Figure 5. IQDMA is a multi‐kinase inhibitor downregulating STAT5 nuclear levels.

• A
  Kinome screen with 10 μM IQDMA.
• B
  Subcellular fractions of SeAx cells treated with IQDMA for 24 h and immunoblotted for pY‐STAT5 and total STAT5. The cells were collected 30 min after 1 ng/ml IL‐2 cytokine addition. α‐Tubulin and histone H3 were used as loading controls for cytoplasmic and nuclear fractions, respectively. The normalized levels of phospho‐ and total STAT5 in the nucleus and cytoplasm, quantified by densitometry, are shown below the respective blots. One representative out of two independent experiments is shown.
• C
  Venn diagram showing the number of proteins that are significantly up‐/downregulated as a result of IQDMA treatments at 1, 2.5, and 10 μM.

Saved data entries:
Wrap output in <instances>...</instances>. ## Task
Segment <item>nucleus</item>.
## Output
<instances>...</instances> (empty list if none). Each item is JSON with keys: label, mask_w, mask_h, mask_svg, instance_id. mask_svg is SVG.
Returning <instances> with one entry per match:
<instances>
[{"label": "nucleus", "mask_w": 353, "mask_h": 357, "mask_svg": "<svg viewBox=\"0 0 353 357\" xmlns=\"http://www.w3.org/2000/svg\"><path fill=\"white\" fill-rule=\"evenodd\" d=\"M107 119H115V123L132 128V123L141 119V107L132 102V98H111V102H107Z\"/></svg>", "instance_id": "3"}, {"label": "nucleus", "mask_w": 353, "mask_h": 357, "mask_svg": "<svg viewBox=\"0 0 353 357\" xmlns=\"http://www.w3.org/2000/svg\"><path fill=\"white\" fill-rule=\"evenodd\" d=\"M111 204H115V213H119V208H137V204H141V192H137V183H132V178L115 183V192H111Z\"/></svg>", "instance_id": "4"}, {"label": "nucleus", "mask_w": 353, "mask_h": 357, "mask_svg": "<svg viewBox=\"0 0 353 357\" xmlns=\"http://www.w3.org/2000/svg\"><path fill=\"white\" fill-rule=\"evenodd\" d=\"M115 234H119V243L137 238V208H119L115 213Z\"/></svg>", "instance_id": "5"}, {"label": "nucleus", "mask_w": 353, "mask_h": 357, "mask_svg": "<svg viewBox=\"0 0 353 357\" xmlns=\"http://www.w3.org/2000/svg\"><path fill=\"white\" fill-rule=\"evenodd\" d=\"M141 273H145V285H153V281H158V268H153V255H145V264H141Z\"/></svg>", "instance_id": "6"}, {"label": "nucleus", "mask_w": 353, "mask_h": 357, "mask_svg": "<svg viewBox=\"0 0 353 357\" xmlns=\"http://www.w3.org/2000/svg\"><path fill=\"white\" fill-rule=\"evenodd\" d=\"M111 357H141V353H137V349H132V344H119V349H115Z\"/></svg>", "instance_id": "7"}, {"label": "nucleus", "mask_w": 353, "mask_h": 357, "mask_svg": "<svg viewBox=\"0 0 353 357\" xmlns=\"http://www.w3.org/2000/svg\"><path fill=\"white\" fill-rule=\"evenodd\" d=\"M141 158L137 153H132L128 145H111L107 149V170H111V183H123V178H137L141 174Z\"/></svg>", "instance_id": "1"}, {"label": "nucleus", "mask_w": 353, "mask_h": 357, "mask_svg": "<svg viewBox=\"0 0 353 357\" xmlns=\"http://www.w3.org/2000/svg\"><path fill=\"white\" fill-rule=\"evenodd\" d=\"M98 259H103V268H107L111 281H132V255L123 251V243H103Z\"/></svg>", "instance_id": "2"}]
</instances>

▶ [Work order]:
Please continue the IQDMA figure legend from where it stops. The rows have no role in this.

▶ [Answer space]:
• D–F
  Scatter plot depicting the profile of SeAx cells treated with (D) 1 μM IQDMA, (E) 2.5 μM IQDMA, and (F) 10 μM IQDMA. Protein abundances were determined using TMT‐based quantification mass spectrometry. Significant changes were assessed by a modified t‐test as implemented in the limma package, with the negative log₁₀ P‐values on the x‐axis, and log₂ fold change shown on the y‐axis.
• G
  Heatmap of IC₅₀ values calculated from drug response analysis using CellTiter‐Blue or CellTiter‐Glo viability assays upon 48 h drug treatment. One representative of three independent experiments performed in triplicates is shown. Gray represents the presence of STAT3/5 gain.

Source data are available online for this figure.